Law School Case Brief
Klang v. Smith's Food & Drug Ctrs., Inc. - 702 A.2d 150 (Del. 1997)
No corporation may repurchase or redeem its own shares except out of "surplus," as statutorily defined, or except as expressly authorized by provisions of the statute not relevant here. Balance sheets are not, however, conclusive indicators of surplus or a lack thereof. Corporations may revalue assets to show surplus, but perfection in that process is not required. Directors have reasonable latitude to depart from the balance sheet to calculate surplus, so long as they evaluate assets and liabilities in good faith, on the basis of acceptable data, by methods that they reasonably believe reflect present values, and arrive at a determination of the surplus that is not so far off the mark as to constitute actual or constructive fraud.
Defendant corporation repurchased its shares in a transaction with a third party. Plaintiff class action shareholder contended that the corporation's repurchase of shares violated the statutory prohibition against the impairment of capital set forth in Del. Code Ann. tit. 8, § 160. The shareholder also claimed that the board of directors violated their fiduciary duty of candor by failing to disclose material facts prior to seeking stockholder approval of the transactions in question. The Court of Chancery of the State of Delaware in New Castle County determined that defendant corporation did not violate Del.
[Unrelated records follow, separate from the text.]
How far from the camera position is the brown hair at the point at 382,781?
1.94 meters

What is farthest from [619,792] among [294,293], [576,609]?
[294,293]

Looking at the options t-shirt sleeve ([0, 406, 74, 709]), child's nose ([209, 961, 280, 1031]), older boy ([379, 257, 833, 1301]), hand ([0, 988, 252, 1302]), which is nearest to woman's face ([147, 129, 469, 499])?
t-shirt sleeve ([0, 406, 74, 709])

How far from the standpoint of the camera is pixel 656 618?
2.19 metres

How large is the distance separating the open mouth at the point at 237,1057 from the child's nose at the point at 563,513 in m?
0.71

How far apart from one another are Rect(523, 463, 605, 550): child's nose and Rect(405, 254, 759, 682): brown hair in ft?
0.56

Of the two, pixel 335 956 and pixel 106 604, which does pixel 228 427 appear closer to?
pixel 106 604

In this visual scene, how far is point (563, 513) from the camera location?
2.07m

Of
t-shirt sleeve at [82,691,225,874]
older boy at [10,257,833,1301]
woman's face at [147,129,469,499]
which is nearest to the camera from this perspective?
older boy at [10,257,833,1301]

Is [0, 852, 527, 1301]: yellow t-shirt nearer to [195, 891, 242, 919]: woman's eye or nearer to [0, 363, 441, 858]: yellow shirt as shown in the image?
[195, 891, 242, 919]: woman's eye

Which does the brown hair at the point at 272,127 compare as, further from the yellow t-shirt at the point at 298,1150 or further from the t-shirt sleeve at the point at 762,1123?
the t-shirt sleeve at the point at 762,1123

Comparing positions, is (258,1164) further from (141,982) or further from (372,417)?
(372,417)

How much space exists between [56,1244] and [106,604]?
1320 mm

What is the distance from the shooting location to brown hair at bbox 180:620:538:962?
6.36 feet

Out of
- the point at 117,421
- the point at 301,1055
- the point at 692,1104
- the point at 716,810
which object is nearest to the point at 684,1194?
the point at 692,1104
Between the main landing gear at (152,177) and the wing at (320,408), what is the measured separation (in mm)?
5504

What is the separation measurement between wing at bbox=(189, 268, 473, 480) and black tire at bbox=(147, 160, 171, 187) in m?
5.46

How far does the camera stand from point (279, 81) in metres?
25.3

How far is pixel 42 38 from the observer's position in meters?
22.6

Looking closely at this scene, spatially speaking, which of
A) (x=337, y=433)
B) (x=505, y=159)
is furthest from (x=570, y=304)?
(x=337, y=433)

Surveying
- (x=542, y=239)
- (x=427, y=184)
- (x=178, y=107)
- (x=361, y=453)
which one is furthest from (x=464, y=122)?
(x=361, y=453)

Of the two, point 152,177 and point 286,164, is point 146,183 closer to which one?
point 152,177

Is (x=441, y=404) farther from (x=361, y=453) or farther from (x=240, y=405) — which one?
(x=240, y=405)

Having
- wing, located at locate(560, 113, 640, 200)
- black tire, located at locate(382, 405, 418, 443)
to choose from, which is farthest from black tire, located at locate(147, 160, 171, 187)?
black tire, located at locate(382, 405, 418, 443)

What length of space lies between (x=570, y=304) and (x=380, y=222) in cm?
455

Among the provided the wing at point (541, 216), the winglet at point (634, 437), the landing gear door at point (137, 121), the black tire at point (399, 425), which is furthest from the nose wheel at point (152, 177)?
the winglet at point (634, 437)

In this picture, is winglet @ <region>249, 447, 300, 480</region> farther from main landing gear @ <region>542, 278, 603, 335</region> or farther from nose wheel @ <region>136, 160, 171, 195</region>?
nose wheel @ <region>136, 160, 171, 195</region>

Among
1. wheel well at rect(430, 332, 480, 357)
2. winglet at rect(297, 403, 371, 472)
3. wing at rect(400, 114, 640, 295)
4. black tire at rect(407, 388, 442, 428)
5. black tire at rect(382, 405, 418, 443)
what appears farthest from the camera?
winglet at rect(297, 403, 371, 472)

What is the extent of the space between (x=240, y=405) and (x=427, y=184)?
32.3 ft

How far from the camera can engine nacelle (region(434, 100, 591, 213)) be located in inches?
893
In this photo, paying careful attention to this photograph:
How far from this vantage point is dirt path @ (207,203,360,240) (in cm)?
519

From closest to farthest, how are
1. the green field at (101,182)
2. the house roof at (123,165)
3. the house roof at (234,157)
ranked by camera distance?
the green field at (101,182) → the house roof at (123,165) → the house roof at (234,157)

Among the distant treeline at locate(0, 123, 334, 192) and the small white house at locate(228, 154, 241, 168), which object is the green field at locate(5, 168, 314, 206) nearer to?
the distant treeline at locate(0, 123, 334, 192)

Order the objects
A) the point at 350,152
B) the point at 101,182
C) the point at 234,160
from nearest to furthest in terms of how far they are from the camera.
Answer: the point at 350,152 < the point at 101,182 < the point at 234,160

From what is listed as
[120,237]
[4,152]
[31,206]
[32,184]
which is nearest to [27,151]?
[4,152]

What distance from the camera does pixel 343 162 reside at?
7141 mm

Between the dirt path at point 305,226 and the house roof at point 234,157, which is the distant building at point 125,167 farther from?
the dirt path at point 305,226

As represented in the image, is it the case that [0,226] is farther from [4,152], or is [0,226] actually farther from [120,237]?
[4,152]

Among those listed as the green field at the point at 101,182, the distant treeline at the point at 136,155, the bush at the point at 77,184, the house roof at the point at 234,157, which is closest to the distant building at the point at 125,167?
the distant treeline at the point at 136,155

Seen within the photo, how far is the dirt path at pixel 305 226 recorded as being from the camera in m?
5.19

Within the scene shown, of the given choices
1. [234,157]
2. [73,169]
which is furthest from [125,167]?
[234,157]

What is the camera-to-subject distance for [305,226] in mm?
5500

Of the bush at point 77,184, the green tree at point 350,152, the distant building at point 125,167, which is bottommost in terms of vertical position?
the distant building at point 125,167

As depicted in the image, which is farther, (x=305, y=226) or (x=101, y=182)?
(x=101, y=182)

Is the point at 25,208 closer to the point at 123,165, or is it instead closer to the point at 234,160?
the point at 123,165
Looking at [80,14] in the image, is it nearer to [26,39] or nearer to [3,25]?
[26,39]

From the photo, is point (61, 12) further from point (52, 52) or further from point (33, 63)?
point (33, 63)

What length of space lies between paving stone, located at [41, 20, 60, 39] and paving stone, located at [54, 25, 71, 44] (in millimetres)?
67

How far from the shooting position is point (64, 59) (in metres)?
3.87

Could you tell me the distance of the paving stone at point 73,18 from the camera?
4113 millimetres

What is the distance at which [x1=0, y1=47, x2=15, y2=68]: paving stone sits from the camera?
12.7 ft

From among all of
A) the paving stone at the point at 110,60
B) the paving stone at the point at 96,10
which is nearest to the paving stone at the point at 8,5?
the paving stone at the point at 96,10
Code Ann. tit. 8, § 160 by impairing its capital when it repurchased shares in a transaction with a third party, and plaintiff shareholder sought appellate review.
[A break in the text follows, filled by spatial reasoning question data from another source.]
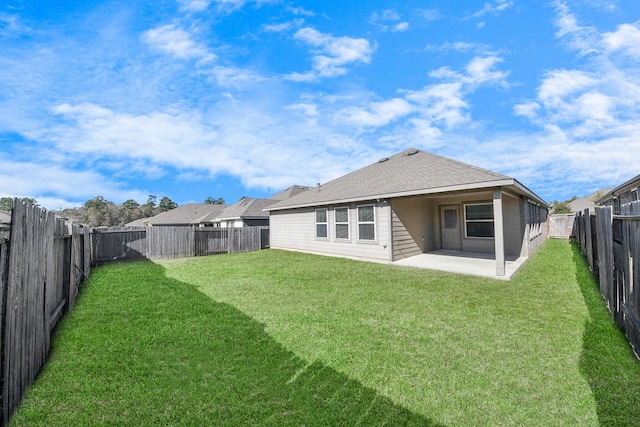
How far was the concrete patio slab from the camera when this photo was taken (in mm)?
7868

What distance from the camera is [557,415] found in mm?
2252

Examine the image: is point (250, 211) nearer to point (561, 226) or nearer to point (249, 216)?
point (249, 216)

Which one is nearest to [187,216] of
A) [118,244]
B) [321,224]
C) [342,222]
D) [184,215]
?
[184,215]

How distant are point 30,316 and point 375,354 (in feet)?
12.3

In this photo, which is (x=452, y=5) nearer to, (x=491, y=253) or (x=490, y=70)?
(x=490, y=70)

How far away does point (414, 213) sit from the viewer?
444 inches

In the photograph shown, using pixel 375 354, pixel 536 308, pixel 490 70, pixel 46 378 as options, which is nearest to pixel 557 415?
pixel 375 354

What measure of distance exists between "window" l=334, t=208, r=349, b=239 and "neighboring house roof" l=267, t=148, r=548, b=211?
0.53 meters

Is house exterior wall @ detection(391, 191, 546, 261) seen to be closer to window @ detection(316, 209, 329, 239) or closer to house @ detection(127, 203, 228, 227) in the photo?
window @ detection(316, 209, 329, 239)

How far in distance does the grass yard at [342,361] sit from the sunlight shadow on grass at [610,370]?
1 centimetres

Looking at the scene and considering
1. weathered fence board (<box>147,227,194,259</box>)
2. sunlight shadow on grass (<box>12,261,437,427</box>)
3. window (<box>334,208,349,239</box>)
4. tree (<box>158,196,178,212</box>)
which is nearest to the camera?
sunlight shadow on grass (<box>12,261,437,427</box>)

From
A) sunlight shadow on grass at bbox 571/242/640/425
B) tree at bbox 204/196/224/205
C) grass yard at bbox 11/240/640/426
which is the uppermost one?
tree at bbox 204/196/224/205

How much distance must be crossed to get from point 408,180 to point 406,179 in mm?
213

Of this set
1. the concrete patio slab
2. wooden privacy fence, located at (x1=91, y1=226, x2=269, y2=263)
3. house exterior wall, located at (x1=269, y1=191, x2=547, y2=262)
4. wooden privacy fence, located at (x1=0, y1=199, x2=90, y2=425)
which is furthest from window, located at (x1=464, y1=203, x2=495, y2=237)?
wooden privacy fence, located at (x1=0, y1=199, x2=90, y2=425)
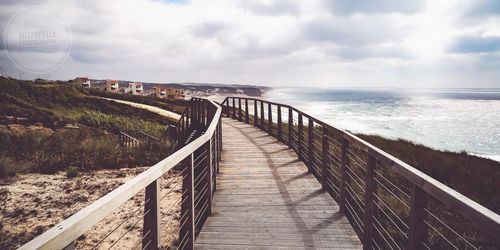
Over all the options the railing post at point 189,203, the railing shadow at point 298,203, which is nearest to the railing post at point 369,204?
the railing shadow at point 298,203

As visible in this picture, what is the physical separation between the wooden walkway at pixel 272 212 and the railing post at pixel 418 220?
52.4 inches

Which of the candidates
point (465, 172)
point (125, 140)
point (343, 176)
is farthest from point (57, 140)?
point (465, 172)

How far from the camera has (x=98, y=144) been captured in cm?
1325

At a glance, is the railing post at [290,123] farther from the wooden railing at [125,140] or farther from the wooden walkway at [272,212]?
the wooden railing at [125,140]

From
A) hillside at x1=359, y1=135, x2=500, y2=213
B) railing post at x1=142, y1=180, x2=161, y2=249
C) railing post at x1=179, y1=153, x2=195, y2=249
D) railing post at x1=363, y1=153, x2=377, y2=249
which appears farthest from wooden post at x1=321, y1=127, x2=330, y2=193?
hillside at x1=359, y1=135, x2=500, y2=213

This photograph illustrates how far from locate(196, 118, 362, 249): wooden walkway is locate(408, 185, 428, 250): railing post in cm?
133

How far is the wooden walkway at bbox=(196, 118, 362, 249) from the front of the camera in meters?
3.76

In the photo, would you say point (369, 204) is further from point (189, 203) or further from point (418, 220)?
point (189, 203)

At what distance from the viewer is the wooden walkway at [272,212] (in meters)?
3.76

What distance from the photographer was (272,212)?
4645 mm

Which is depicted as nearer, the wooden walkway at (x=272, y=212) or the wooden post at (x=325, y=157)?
the wooden walkway at (x=272, y=212)

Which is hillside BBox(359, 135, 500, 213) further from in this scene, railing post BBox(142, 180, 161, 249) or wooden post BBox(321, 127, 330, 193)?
railing post BBox(142, 180, 161, 249)

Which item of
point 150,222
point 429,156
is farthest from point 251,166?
point 429,156

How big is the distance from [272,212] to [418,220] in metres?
2.51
Did the corporation's repurchase of shares violate the statutory prohibition against the impairment of capital?
The court affirmed the judgment of the lower court, holding that the lower court was correct in finding that there was no impairment of capital and there were no disclosure violations. The court noted that the corporation did not dispute that its corporate books showed a negative net worth but argued that the corporations had the presumptive right to revalue its assets. The court agreed and noted that the corporate books did not necessarily reflect the current values of its assets and liabilities. Finally, the court held that the board of directors were not required to make disclosures to shareholders concerning the transaction and did not violate their fiduciary duties.